One thought on “IN HER OWN WORDS: SMITH STREET HOSTAGE VICTIM”

  1. I am a close friend of the family, and i have known Joseph since he was 13 years old.
    This was a loving and caring young man who would not hurt any of GOD’s living creatures.
    He grew up to be a good person thanks to the love and care his family bestoyed upon him.
    And to know him was to truly love and adore him.
    He had a smile that made you forget all your woes in this somethimes cruel world because we knew he was fighting mental illness as best he could yet was always so positive and loving to all.
    On that awful day that is what happened to our beloved Joseph, he was loving but he was also mentally ill, and very scared, the previous day an ambulance supposedly took him to the hospital to get him the help he needed for he was talking of women three women chasing him and wanting to do him harm.

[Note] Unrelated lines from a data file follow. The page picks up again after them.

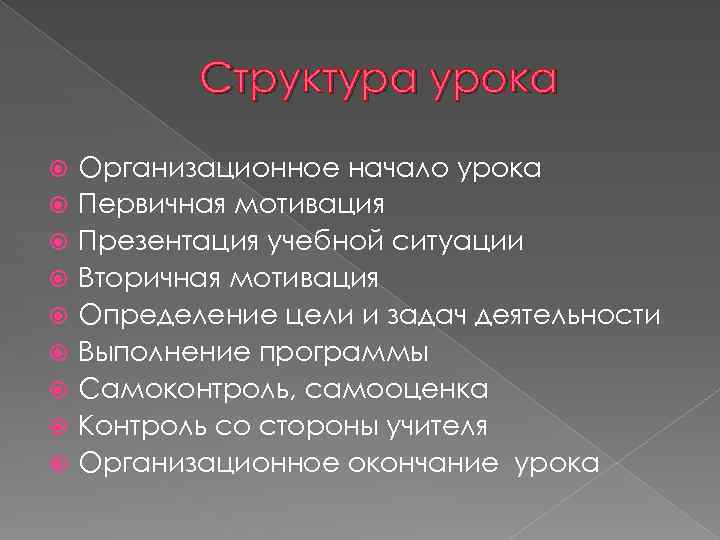 Структура урока Организационное начало урока Первичная мотивация Презентация учебной ситуации Вторичная мотивация Определение цели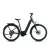Cube Kathmandu Hybrid SLT 800 duskwood'n'goblin Easy Entry túratrekking e-bike
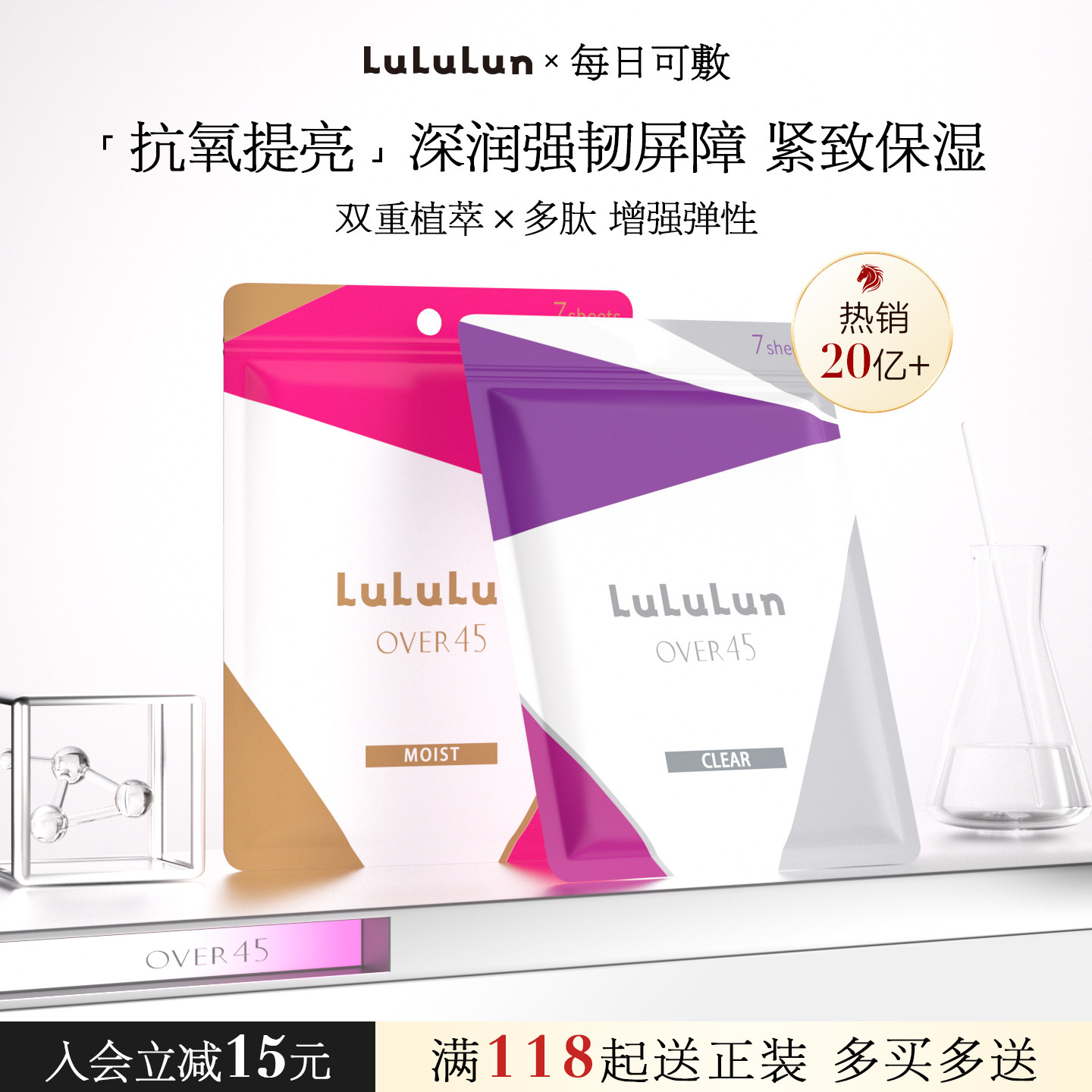 LuLuLun保湿紧致抗老面膜弹力提亮7片装熟龄肌玻尿酸保湿补水修复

    His caring sister called the medical personnel needed to get him to the hospital to get him the help he needed, and he willingly left the apartment with these people that were there to help him. But what happened after that is a mystary for Joseph return home in the whee hours of the following morning still stating that three women were out to get him and do him harm. His sister sat up with him and got him calmed enough for him to lay down and go to sleep and told him that once morning light broke she would personally take him back to the hospital to find out what happened and if he was indeed treated by a doctor.

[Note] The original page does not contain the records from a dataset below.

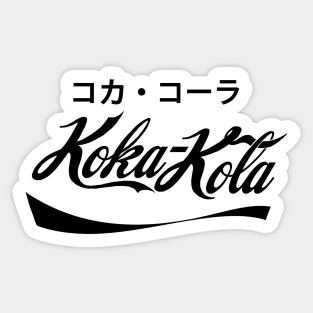 Koka - Kola コカ・コーラ Japan Sticker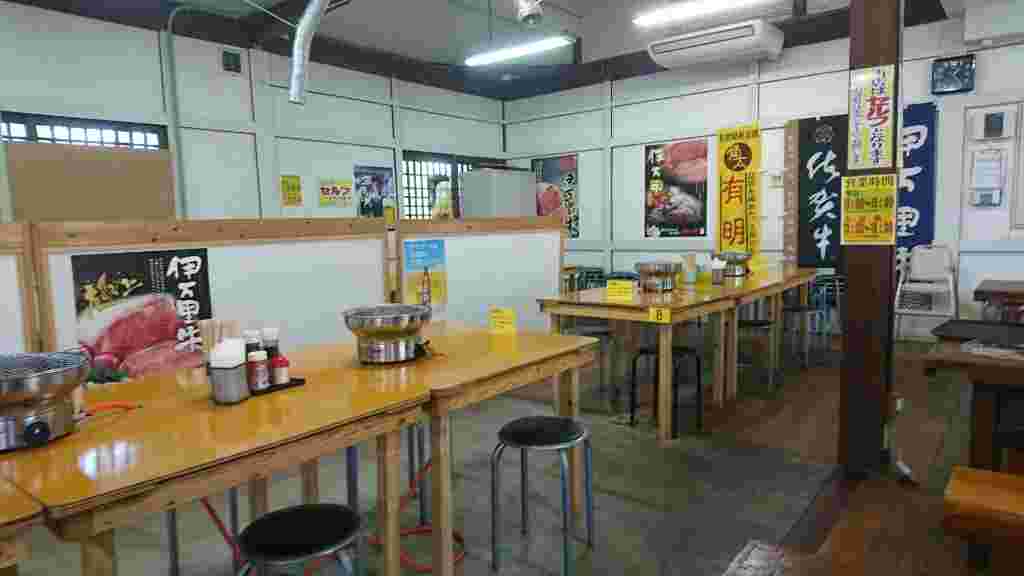 広々としたお店の内観
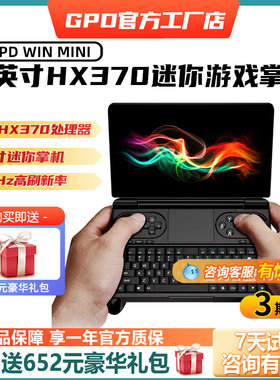 GPDWinMini2025HX370掌上电脑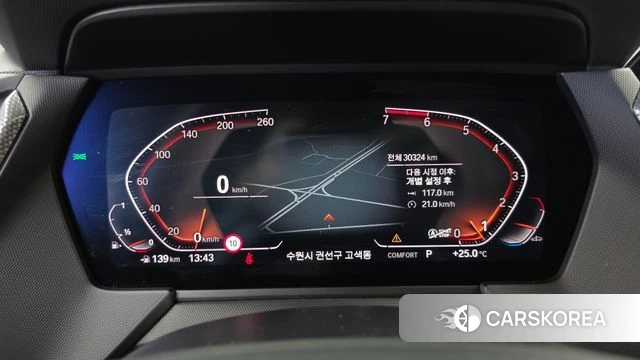 BMW 2 Series Gran Coupe (F44) id 5011702 из Кореи 30
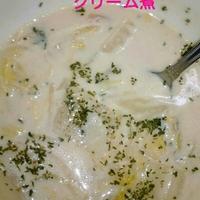 たべれぽ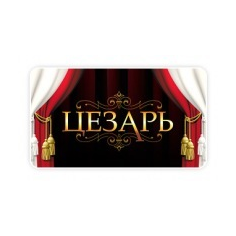Цезарь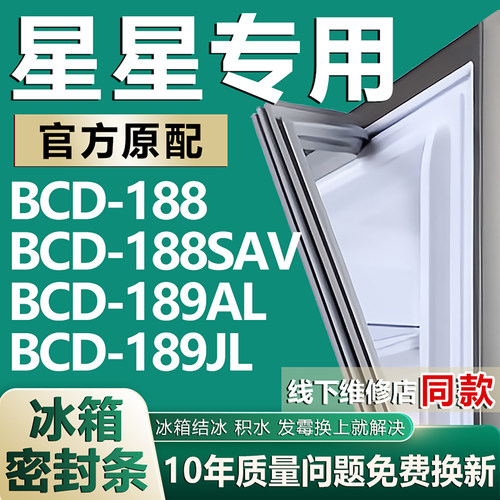 原厂尺寸发货 安装简单 包用十年 免费换新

    They both went to bed in their separate rooms and next thing you know the cops are telling her that her baby brother is dead.
    I respect authority but sometimes you cops over step the boundaries of life. They took an innocent life who attempted to get the help he needed to function in our messed up society.
    Someone should have done a better job in talking him down, for Joseph responded well to a loving and caring voice. He was scared, and the big NYPD used him as target practice. They took a life plain and simple for we all watch cop shows and we know that there is someone out there supposedly train to defuse the situation. They were dealing with a hispanic man holding a Jewish woman hostage so they decided to kill to save the great white one.
    Congratulations to them and congratulations to you Phyllis, for if you were more of a christian you could have spoken to Joseph in a soft motherly voice and talked him back into reality.
    But as you stated you taught it was a drug bust gone wrong, NOT ALL HISPANIC MALES OR BLACK MALES ARE INTO DRUGS BUT ITS PEOPLE LIKE YOU AND THE POLICE DEPARTMENT THAT KEEPS STEREOTYPING US ALL AND THAT IS WHY JOSEPH BARNAZARD A LOVING 26 YEAR OLD YOUNG MAN IS NOW DEAD.
    HOPE YOU ARE FEELING GREAT ABOUT THAT LIFE FOR GOD SURE ISNT. JOSEPH IS AMONG ANGELS AND I HOPE HE UNDERSTANDS THE IGNORANCE OF YOUR WAYS.